> _Instrucción 1_
Enumera a todas las personas que aparecen con nombre y apellido en el texto sobre el tango en Belgrano.
> _Instrucción 2_
Según el texto sobre el tango en Belgrano, ¿en qué fecha se registra la que posiblemente sea la noticia más antigua sobre el tango en ese barrio?
> _Instrucción 3_
Redacta lo que sigue al último párrafo del texto sobre el tango en el barrio de Belgrano.

La historia es la única rama del conocimiento que nos puede decir qué fuimos en el pasado, qué somos en el presente y qué seremos en el futuro.
viernes, 9 de abril de 2021
El tango en el barrio de Belgrano - Parte 2
¡Ah los carnavales de entonces; la celebración de los corsos —primero en la calle Lavalle, la única empedrada (hoy Juramento), después en la calle Real (hoy Cabildo)! Hasta los juegos de esas fiestas eran delicados y poéticos, con intercambio de flores, versos, serpentinas y confituras. Enrique García Velloso dejó un claro relato en su novela La jugadora de pocker cuando el protagonista regresa del Tigre en automóvil por la calle Cabildo, y las tantas mascaritas que se arremolinan enfrente de él, lo obligan a detener su marcha y sumarse al corso.
La única trasgresión —consentida por las autoridades dentro de límites pudorosos— eran las comparsas de negros candomberos que contorneaban sus cuerpos acompasando las percusiones, aunque no les estaban permitidas las zafadurías de sus cantos, que tanto se celebraban en otros barrios. Belgrano era distinto.
El 25 de octubre de 1881 se registra la que, posiblemente, sea la más antigua noticia vinculada con el tango en Belgrano. En esa fecha —cita Enrique Horacio Puccia— el entonces Presidente de la Municipalidad, D. Rafael Hernández, recibió una denuncia de que en la calle 25 de Mayo 192 (es decir Cabildo en su antigua numeración) se había abierto un café y casa de baile cuyas dueñas eran varias napolitanas. Allí —decía la denuncia— se atentaba contra la moral por el modo que las mujeres observaban en el baile, a más de sus mismas dueñas… Por supuesto el sitio fue clausurado.
La descripción es coincidente con la de las Academias, lugares de bailes públicos —regenteados por morenas o por italianas— a los que concurrían mujeres de liviana reputación, afectas a los desbordes y a la bebida. En estos ámbitos se tiraron los primeros cortes tangueros. Hugo Lamas y Enrique Binda, dan pormenorizada noticia en su libro El tango en la sociedad porteña 1880-1920. De todos modos no hay un criterio unánime. El doctor Francisco de Veyga, en su trabajo Los auxiliares de la delincuencia, publicado hacia 1910, sostiene que las Academias eran simplemente cafés atendidos por mujeres, donde se tocaba música, se bebía acompañado por dulces estimulantes y se bailaba, entre copa y copa, con la misma camarera. Esta institución de origen criollo, más tarde fue explotada por la inmigración italiana. León Benarós opina, por el contrario, que las Academias cumplían la función de prostíbulo.

> _Muestra de datos_
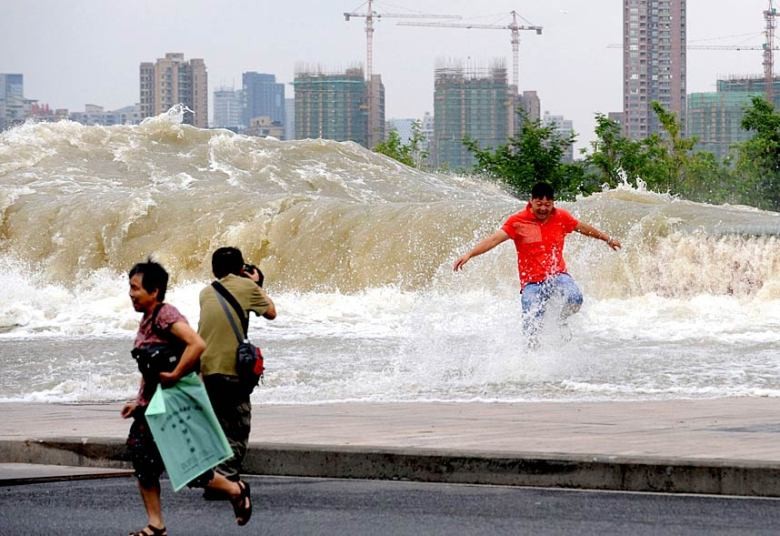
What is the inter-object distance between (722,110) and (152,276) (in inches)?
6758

==

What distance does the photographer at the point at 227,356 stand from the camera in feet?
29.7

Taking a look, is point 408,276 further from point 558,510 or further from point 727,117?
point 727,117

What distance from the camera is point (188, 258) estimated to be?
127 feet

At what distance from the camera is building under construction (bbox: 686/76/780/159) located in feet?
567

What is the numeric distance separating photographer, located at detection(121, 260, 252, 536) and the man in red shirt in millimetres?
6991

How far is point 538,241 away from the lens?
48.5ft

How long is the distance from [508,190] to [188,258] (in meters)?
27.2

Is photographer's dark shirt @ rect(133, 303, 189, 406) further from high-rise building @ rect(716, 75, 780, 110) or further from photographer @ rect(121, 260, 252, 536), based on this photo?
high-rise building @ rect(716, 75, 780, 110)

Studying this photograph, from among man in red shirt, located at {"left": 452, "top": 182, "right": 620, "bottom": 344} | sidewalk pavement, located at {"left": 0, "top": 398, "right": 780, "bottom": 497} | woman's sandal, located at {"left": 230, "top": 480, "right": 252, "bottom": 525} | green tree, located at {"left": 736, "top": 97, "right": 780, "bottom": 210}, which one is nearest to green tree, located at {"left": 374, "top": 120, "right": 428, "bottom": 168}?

> _Respuesta final 1_
Enrique García Velloso, Enrique Horacio Puccia, Rafael Hernández, Hugo Lamas, Enrique Binda, Francisco de Veyga y León Benarós.

> _Respuesta final 2_
El 25 de octubre de 1881.

> _Respuesta final 3_
Sea como fuere, es de imaginar en el Belgrano de 1881, el revuelo que hubo de causar esa casa de baile administrada y concurrida por mujeres de liviana reputación. ¿Y los hombres? René Briand desnuda la hipocresía de esos tiempos en sus admirables Crónicas del Tango Alegre.
En el Belgrano de fines del siglo XIX no hay otras huellas tangibles del tango, salvo el permiso otorgado por la Municipalidad para que en el Parque 3 de Febrero, dependiente por entonces de la misma, el señor Eulogio Muraña organizara bailes, previo el pago del correspondiente arancel. Y creo que es explicable. El tango —más allá de ociosas discusiones— germinó en los barrios del margen porteño y se fue macerando en burdeles y peringundines. Belgrano no conoció este fenómeno. Tuvo sus cafés y pulperías, pero careció de una zona roja de burdeles como el Paseo de Julio, La Boca, Barracas, Nueva Pompeya y otros barrios de la ciudad. Ese amago de Academia prontamente sofocado, debió desvanecer cualquier otra iniciativa similar.
Además existía otro antecedente. El 8 de mayo de 1875, el Juez Paz Don Servando Ximeno, a instancias de algunos vecinos, había dictado una reglamentación sobre bailes públicos. Los organizadores debían, previo a su realización, solicitar permiso por escrito, dando razón de la duración del baile. Asimismo debían prohibir el ingreso de menores y de vigilantes y asumir la plena responsabilidad por los eventuales desmanes o actos indecorosos que se produjesen. Como se ve, había muchas trabas para armar una milonga.
El 16 de mayo, es decir 8 días después, aparecieron en La Prensa de Belgrano, unas décimas de inconfundible estilo hernandiano —según el decir de Alberto Octavio Córdoba— con las quejas de un vigilante que, en una larga carta, le comenta a su china querida —radicada en Pergamino—, su disgusto por esa prohibición:
Ya sabés, china querida
que siempre nos ha gustao,
echar algún zapateao
en la reunión más lucida.
Esa fue toda la vida
nuestro gusto y presunción.
Te digo de corazón
que voy a largar el empleo
porque asigún olfateo
nos privan la diversión.
En esos tiempos de fines del siglo XIX al tango —que era puro desenfado— le resultaba imposible transitar por los senderos de Belgrano, pueblo de chacras, quintas y pulperías.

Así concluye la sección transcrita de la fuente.